I keep seeing people saying 5.3 is better than opus 4.6 but from my experience it's worse
But I only used medium
It seems to be better at solving intricate specific problems. But in regard to speed, long term agentic tasks, and communicating with the user, opus is better, in my opinion.
starting to have a feeling that extra high means something else
ok it appears to me that
5.3 codex actually sucks in comparison to 5.2 codex
(edited cuz i wrote tthem t he other way aroundn)
I tried both on extra high
what were you doing with it? i guess i should try this but i doubt
Found your problem
.
Web frontend with some specific gimmicks
API access is incoming:
https://x.com/testingcatalog/status/2020998671194837351
gpt 5.3 non-codex soon?
gpt 5.3 codex max ?
https://x.com/ajambrosino/status/2021992702674350509
i think that would be a different thing, they had gpt 5.1 codex max which was a bigger version of gpt 5.1 codex atleast from what i understood
I'm pretty sure it's spark because that's from an openai guy posting just before it was announced 😂
unless they're gonna release another model today
yeah but then why would "max" be in the options of the roll thing
previously known suffix, and ??? = spark which did not exist before
hmm i guess, i guess i misread what it meant
Amp code has been given access to this model, so it must not be far from API access
On heavy arithmetic geometry, Gemini 3.1 Pro (+ DeepThink), in comparison to GPT-5.2-Pro in top mode, is OK for undergraduate algebra, but I see a big gap when it comes to research-level questions. I think Google should finally release both Aletheia and AlphaProof; otherwise, the
Nah, powershell ain't it
Hope they develop for cmd
So i actually quite interesting with Amp because their design actually looking amazing.
But i just found out their CEO literally had job experience at evil corp.
It didn't make his product bad or anything, seems really good, specially with the collaboration they have with OpenAI.
But palantir is a interesting lore ngl
When would this be available in OpenRouter?
it's not available on the API yet
do your best open impression, router
so this is what toven was talking about
https://fixupx.com/pingToven/status/2026376185588957289
can a man not tweet anymore wtf
i wasnt complaining lol
First benchmark I have seen:
Its on vals ai
HOORAY
nice
Thankyou for @ing them big Toven
Terminal-Bench 2 results are out
Beats each latest Claude model, gets beaten by Gemini 3.1 Pro
It has been my favourite in codex for a while
75% on https://lateralbench.org
Interactive leaderboard for AI lateral reasoning performance, cost efficiency, and token efficiency.

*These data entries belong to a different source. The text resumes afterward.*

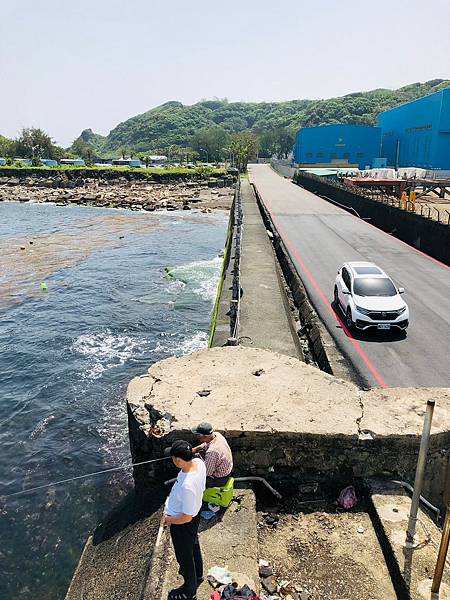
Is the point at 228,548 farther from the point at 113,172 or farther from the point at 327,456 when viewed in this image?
the point at 113,172

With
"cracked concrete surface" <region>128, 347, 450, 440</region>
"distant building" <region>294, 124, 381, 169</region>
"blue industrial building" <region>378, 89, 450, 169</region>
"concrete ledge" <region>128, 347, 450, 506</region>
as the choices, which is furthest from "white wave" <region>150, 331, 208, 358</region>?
"distant building" <region>294, 124, 381, 169</region>

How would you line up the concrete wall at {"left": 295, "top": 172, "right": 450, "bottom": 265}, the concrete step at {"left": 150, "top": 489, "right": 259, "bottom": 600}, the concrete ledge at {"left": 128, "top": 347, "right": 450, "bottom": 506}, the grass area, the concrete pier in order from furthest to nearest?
the grass area
the concrete wall at {"left": 295, "top": 172, "right": 450, "bottom": 265}
the concrete pier
the concrete ledge at {"left": 128, "top": 347, "right": 450, "bottom": 506}
the concrete step at {"left": 150, "top": 489, "right": 259, "bottom": 600}

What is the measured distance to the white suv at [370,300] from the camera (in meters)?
16.7

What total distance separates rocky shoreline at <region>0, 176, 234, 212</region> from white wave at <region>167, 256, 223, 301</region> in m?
34.6

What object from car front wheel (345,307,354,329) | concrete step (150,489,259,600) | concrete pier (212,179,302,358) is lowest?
car front wheel (345,307,354,329)

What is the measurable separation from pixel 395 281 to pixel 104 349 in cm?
1412

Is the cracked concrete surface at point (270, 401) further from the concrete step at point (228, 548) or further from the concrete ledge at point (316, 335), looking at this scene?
the concrete ledge at point (316, 335)

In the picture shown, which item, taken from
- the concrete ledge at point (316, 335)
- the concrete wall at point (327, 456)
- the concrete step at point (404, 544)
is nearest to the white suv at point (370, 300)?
the concrete ledge at point (316, 335)

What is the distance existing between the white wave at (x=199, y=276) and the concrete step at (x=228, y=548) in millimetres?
20398

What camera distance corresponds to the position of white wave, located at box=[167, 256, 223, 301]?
1156 inches

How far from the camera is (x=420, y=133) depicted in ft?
301

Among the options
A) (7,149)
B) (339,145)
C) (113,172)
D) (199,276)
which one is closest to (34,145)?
(7,149)

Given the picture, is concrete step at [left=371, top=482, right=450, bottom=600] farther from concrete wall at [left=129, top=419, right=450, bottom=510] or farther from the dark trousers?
the dark trousers

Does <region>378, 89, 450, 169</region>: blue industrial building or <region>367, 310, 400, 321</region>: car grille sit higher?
<region>378, 89, 450, 169</region>: blue industrial building
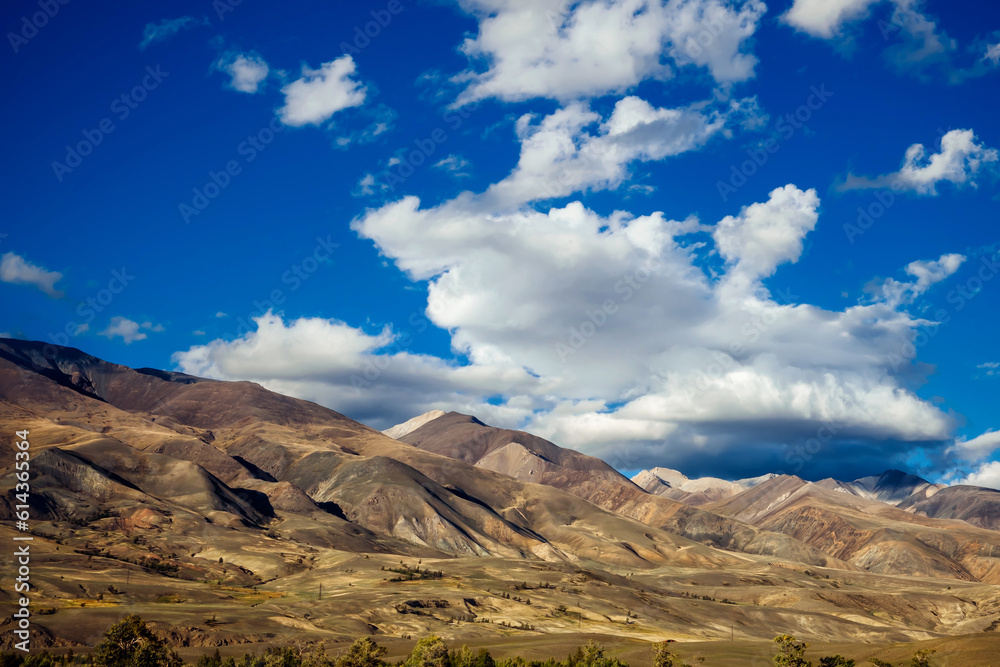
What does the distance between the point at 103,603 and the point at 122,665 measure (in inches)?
2437

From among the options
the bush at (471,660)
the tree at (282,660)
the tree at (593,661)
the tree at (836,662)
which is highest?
the tree at (836,662)

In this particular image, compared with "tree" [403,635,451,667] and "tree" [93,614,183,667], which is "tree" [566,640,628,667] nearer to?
"tree" [403,635,451,667]

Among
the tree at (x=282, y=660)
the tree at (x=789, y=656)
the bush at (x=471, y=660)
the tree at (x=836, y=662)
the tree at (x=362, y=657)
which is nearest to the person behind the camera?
the tree at (x=362, y=657)

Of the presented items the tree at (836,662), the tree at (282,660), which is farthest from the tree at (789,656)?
the tree at (282,660)

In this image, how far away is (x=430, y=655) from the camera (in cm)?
7756

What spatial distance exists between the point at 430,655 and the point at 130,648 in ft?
89.5

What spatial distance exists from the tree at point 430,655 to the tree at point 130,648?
73.1ft

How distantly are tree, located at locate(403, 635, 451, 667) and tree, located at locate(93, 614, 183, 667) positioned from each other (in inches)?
878

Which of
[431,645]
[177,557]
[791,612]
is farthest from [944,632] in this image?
[177,557]

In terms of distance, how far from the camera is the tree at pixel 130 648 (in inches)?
2790

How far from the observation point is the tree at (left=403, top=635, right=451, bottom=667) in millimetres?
76938

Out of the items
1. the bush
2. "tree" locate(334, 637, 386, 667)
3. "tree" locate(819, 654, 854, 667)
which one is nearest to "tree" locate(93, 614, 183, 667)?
"tree" locate(334, 637, 386, 667)

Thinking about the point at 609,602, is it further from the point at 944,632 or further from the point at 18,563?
the point at 18,563

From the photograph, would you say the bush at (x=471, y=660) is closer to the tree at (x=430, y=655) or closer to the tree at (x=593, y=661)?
the tree at (x=430, y=655)
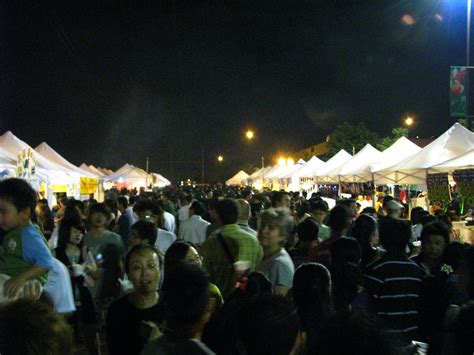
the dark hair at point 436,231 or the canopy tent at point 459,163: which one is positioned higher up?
the canopy tent at point 459,163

Obv. proxy-testing: current fastest but also worst -codex chess model
gpt-5.3 is now on @arena as "vortex" and and "zephyr" (similar to the "zenith" and "summit" pair we saw with gpt-5)
go give them a try!
5.3 Codex beats Gemini 3 Pro at running a vending machine, and gets close to Sonnet 4.6 (Vending-Bench 2)
Interestingly, the creators said that unlike the Claude models, GPT-5.3-Codex "...never lied to anyone throughout the simulation."
Most ethical vending machine operator lol
I mean its not like Anthropic cares about its models being ethical
in multi-agent competition arena involving Among Us, the GPT 5 models behave the same. they lied less
and they won the game
the Claude model seemed to wrongly accuse other players a lot, but out of having inaccurate beliefs
Interactive multi‑agent benchmark in an Among‑Us‑like world: evaluate leadership, deception, and coordination across state‑of‑the‑art models.